No one had ever asked the boy to pray FOR them, most people just prayed over him. But there in this moment, the boy realized Mister Rogers thought his prayers mattered, and if his prayers mattered them maybe HE mattered too. Later, when someone asked Rogers why he had made the request, he said “I asked because I believe anyone who has suffered like that is very close to God.”
This is Magnificat Joy – the joy of being seen, valued and lifted up.
Finally, in 1981 Jeffry Erlanger, a young quadriplegic, was a guest on an episode of Mister Roger’s show. Fred and Jeff talked about his electric wheelchair, about disabilities, and about how everyone needs different kinds of help in life. They laughed and sang together. Fred told Jeff, “You make everyone’s day bright just by being you.”
Michael Long notes that this wasn’t a teaching moment – it was a loving moment. A moment in which Jeffry was more than just an interesting visitor to learn about, he was a true member of the neighbourhood.

Recorded data:
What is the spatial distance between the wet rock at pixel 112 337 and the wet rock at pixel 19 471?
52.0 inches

What you need to do:
Answer these questions from the Mister Rogers passage:
1. In what year was Jeffry Erlanger a guest on the show?
2. How does the passage define Magnificat Joy?
3. According to Michael Long, what kind of moment was the visit, if not a teaching moment?

Exercise solution:
1. 1981
2. The joy of being seen, valued and lifted up
3. A loving moment